Je me redresse de nouveau, et me glisse hors de mes couvertures. Je sais que tu dors profondément, je sais que tu vas bien. Mais j'ai envie d'entendre ta respiration, j'ai envie de te voir. Je me lève sans un bruit et atteins la porte. Je ne sais pas quelle heure il est. Je sors. La pleine lune est haut dans le ciel parsemé de nuages. Je descends les trois marches séparant le dortoir du sol, mes pieds nus se posent sur la terre humide. J'essuie les larmes sur mes joues, et enfouis mon visage dans mon écharpe. Ton écharpe.
Je prends la direction du dortoir des hommes. Je frissonne. Il fait froid, mais c'est une belle nuit. Une belle nuit pour mourir. Je divague, je ne sais plus à quoi penser. Lorsque je mourrai, parce que je sais que je vais finir par mourir, j'aimerais que ce soit par une nuit comme celle-ci, en te sauvant. J'atteins ton dortoir. Ce n'est pas la première fois que je viens ici, par une nuit de solitude. Je monte les marches de bois en espérant qu'il n'y ait pas d'échardes prêtes à se planter sous mes pieds sales. J'essuie une fois de plus les larmes sur mes joues, qui ont coulé sans que je ne m'en rende compte. Je déteste pleurer, c'est un signe de faiblesse, et je me dois d'être forte.
Je m'apprête à poser ma main sur la poignée, tout en priant pour que tous les garçons dorment. Mais avant que je ne puisse l'atteindre, la porte grince, une silhouette se dévoile. Je recule d'un pas.
Ces yeux émeraudes, ces cheveux ébènes.
Tu es debout devant moi, l'air épuisé. Nos yeux s'écarquillent à l'unisson. Tu étouffes un cri.

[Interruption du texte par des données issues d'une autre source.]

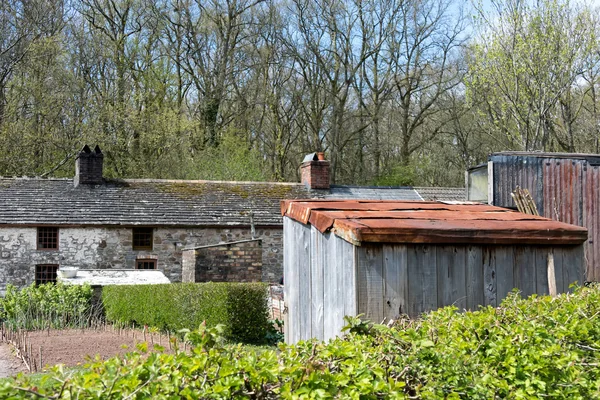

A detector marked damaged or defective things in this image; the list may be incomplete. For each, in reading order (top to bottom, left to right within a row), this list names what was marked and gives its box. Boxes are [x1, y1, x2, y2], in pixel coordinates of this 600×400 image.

rusty corrugated metal roof [280, 200, 584, 247]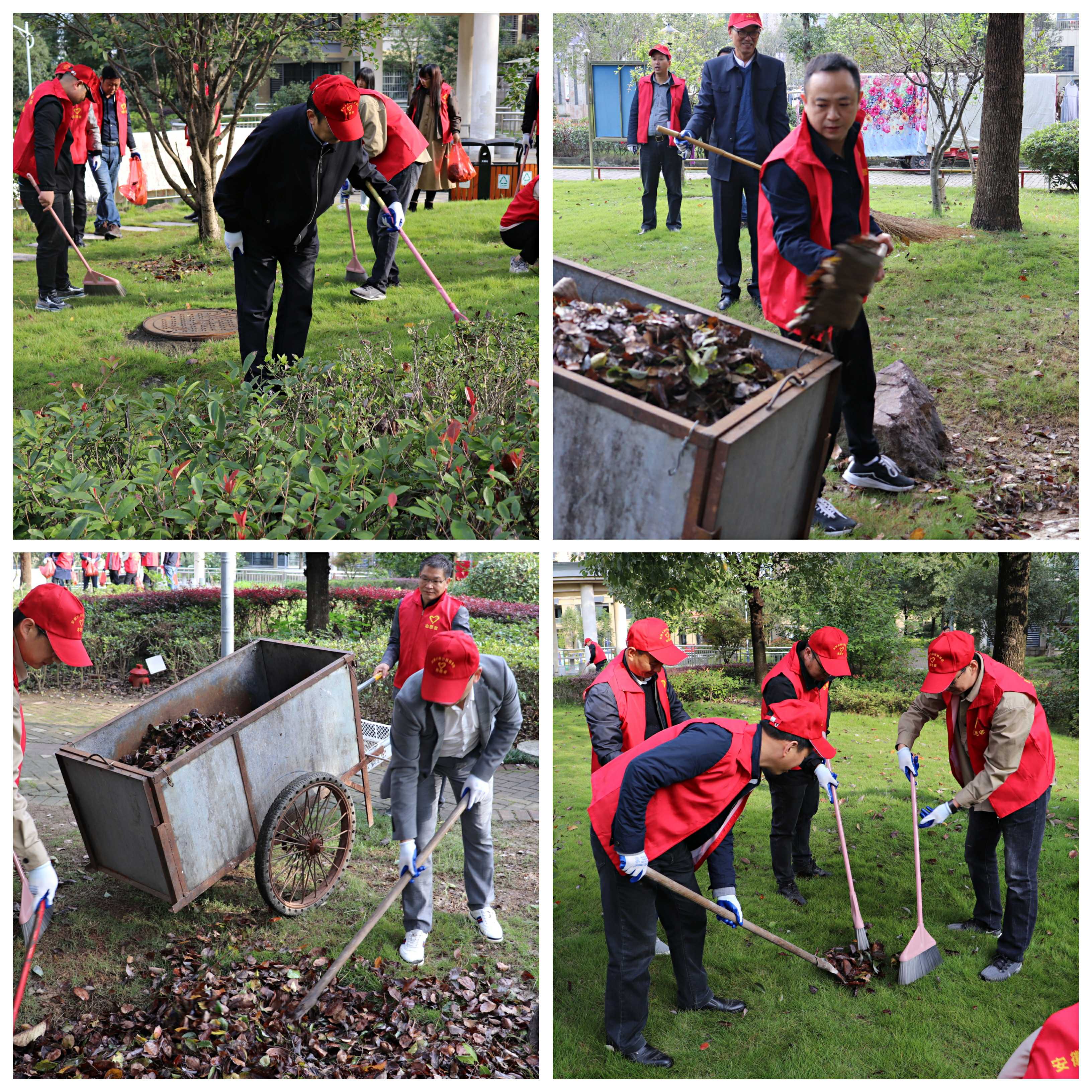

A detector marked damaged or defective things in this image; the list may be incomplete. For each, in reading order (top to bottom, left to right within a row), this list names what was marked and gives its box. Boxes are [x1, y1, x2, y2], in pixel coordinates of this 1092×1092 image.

rusty metal cart [58, 638, 388, 917]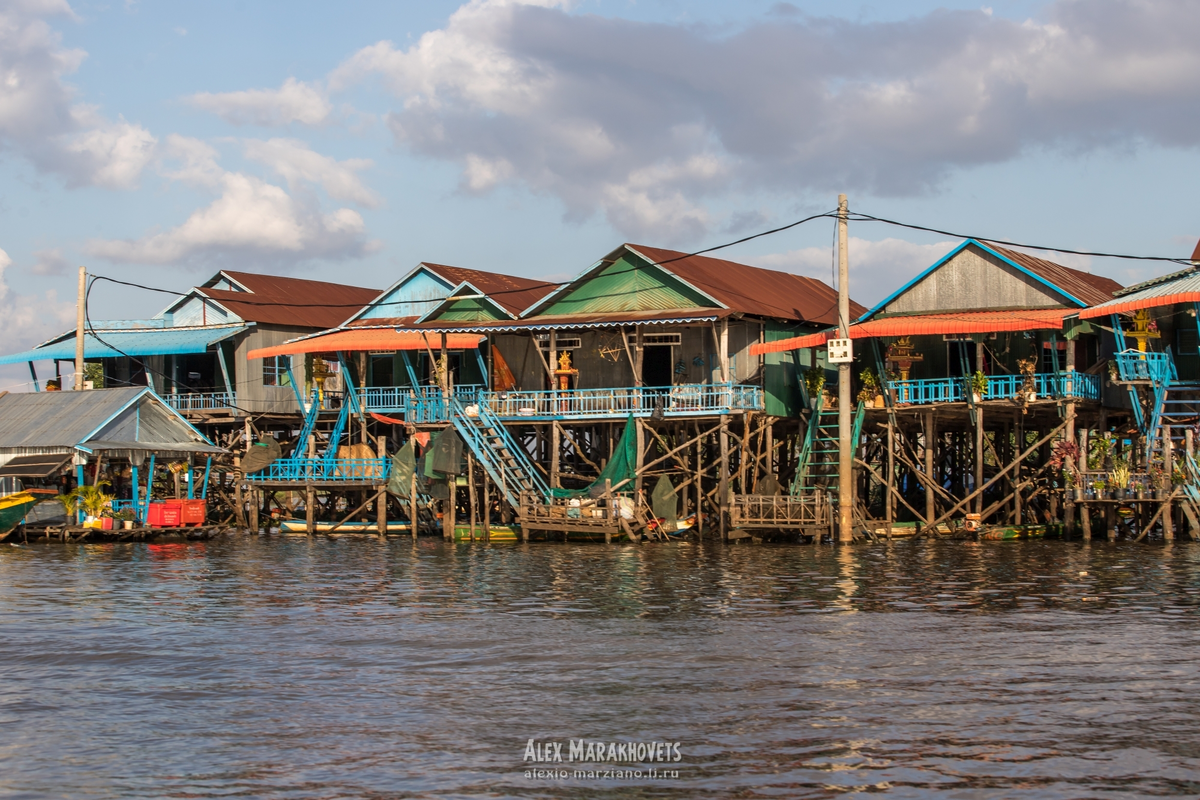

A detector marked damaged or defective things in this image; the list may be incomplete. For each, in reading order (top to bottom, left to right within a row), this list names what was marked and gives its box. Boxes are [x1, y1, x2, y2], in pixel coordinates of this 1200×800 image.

rusty metal roof [200, 272, 379, 328]
rusty metal roof [628, 247, 864, 328]
rusty metal roof [984, 244, 1123, 307]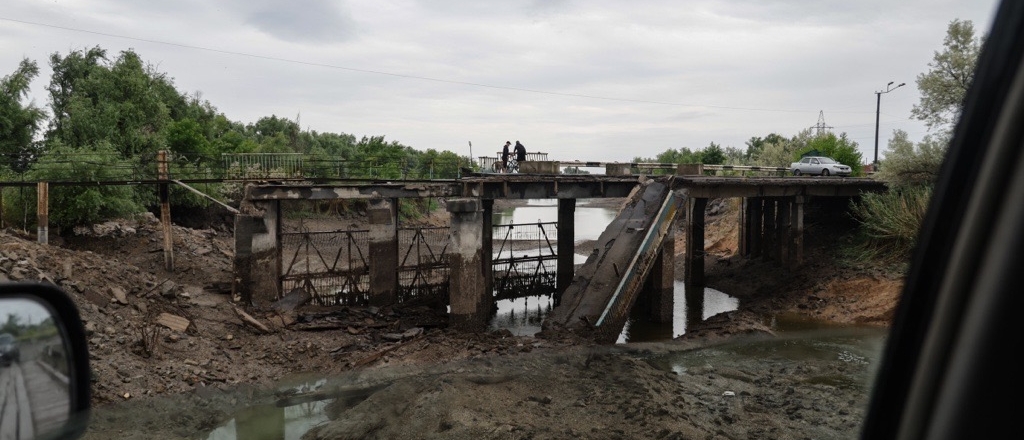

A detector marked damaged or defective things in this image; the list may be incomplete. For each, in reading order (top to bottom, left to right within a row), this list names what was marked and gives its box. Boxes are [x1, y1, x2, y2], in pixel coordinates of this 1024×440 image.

damaged concrete bridge [230, 166, 880, 337]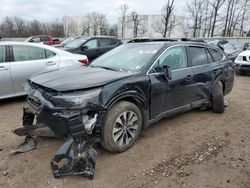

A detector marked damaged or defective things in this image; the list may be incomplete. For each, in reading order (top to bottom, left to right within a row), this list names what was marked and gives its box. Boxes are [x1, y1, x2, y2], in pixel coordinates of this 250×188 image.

crumpled front bumper [12, 99, 106, 178]
broken headlight [49, 88, 101, 107]
damaged black suv [14, 39, 234, 178]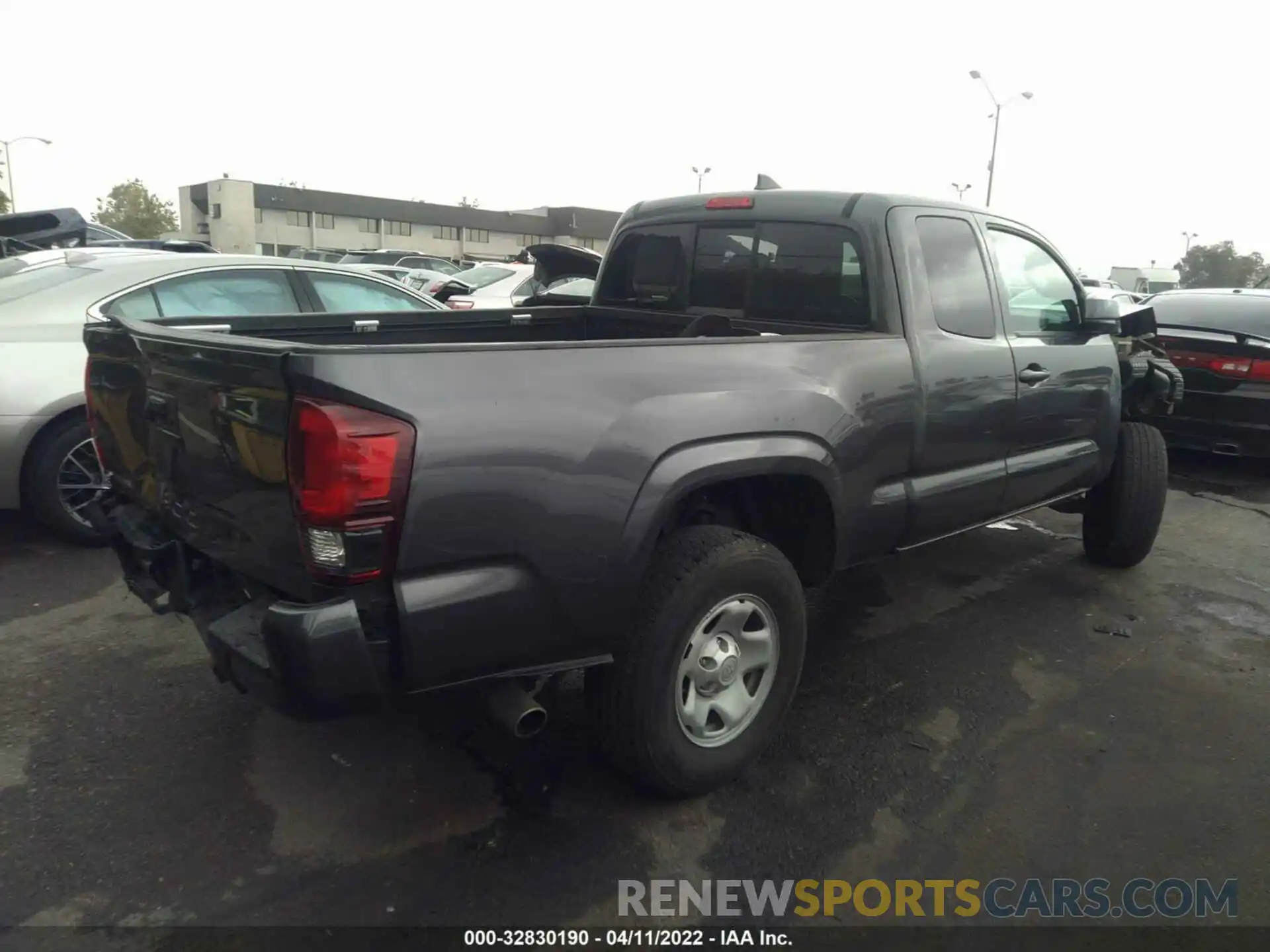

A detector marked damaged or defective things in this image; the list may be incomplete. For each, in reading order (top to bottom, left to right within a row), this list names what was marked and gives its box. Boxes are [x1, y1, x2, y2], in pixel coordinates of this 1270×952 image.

broken taillight lens [286, 396, 413, 581]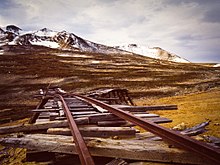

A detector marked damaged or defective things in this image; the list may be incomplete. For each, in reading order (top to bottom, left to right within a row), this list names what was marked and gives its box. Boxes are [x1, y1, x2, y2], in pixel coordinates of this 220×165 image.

rusty rail [56, 94, 94, 165]
rusty rail [73, 93, 220, 164]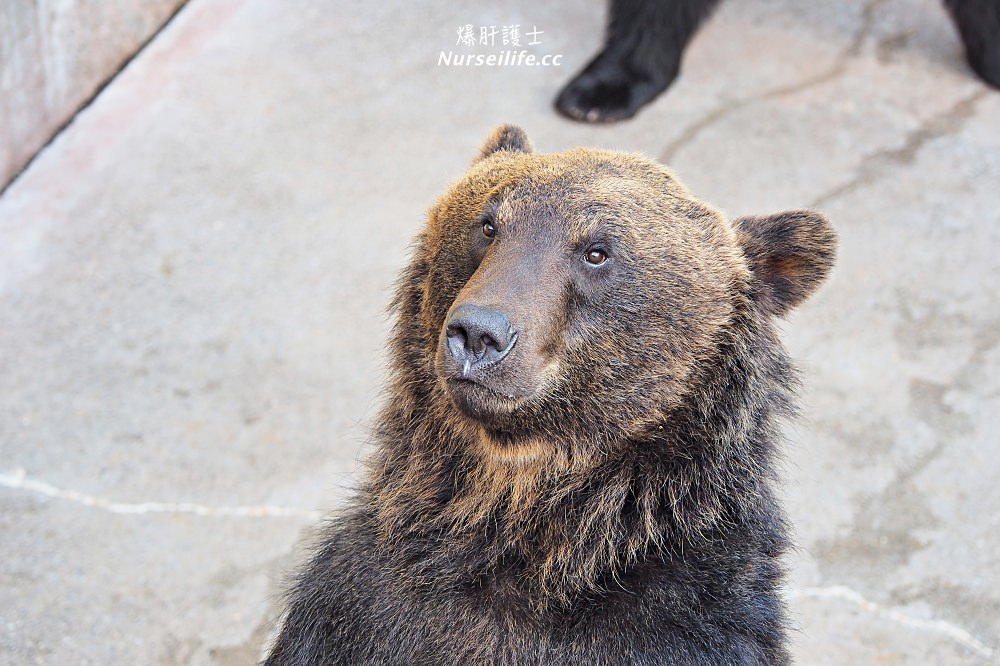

Si je n'avais pas la peur au ventre, si je n'étais pas terrorisée par l'idée de te perdre, si ce monde était différent, j'aurais pu rire. Mais ce n'est pas le cas, alors je me contente de baisser les yeux, avant que ton regard surpris ne me fasse rougir comme une adolescente immature.
- Mikasa ! T'exclames-tu, qu'est-ce que tu fais là ?
Venir te voir comme ça, en pleine nuit, j'ai du le faire des dizaines de fois, ces cinq dernières années. Pourtant, c'est la première fois que tu me surprends.
- J'ai fait un cauchemar.
Je n'ajoute rien de plus, je ne sais plus quoi dire. Tu restes silencieux. J'imagine que tu te demandes le rapport entre un simple rêve et ma présence ici. Lorsque je trouve enfin le courage de relever la tête, je croise ton regard. Pendant un instant, je crois y voir des larmes.
- Ne restons pas là, viens, dis-tu en me prenant par le bras.
Je ne sais pas pendant combien de temps nous marchons, ni où tu comptes m'emmener. Tu ne m'as toujours pas lâchée et tes doigts sur ma peau me rassurent. Le silence ne me gène pas.
Je me souviens du jour où tout a commencé. Des larmes qui s'échappaient de tes yeux ce matin là, sans que tu ne puisses l'expliquer. J'aimerais revivre une de ces journées que je trouvais banales, j'aimerais pouvoir être insouciante comme avant, ne pas avoir peur de l'avenir comme si je devais mourir demain.
- Alors comme ça, tu fais encore des cauchemars ?
J'hoche la tête, en silence. Mes cauchemars n'ont jamais cessé depuis le jour fatidique où mes parents ont été assassinés. Je me souviens la première année que j'ai passée avec toi, celle avec ta famille. Tu as toujours été là pour me réconforter, pour me rappeler que je n'avais plus à avoir peur. Je rêvais de mes parents.
Aujourd'hui, dans chacun de mes cauchemars, c'est toi que je perds.
- Moi aussi j'ai fait un cauchemar.
Je m'arrête de marcher.
En fait, on est tous brisés de l'intérieur.
- L'autre jour, on as tous cru qu'on allait mourir.
Je comprends immédiatement de quoi tu parles et repenser à ces instants me met mal à l'aise, c'est la première fois que tu abordes le sujet. J'étais si désespérée quand le titan qui as tué ta mère est apparu devant nous. Notre destin semblait tout tracé. J'avais accepté l'idée de mourir. Je ne sais pas si tu as compris tout ce que je t'ai dit à ce moment là. Je ne sais pas si tu as compris l'étendue de mes sentiments. Mais je suis tout de même heureuse de m'être ouverte à toi.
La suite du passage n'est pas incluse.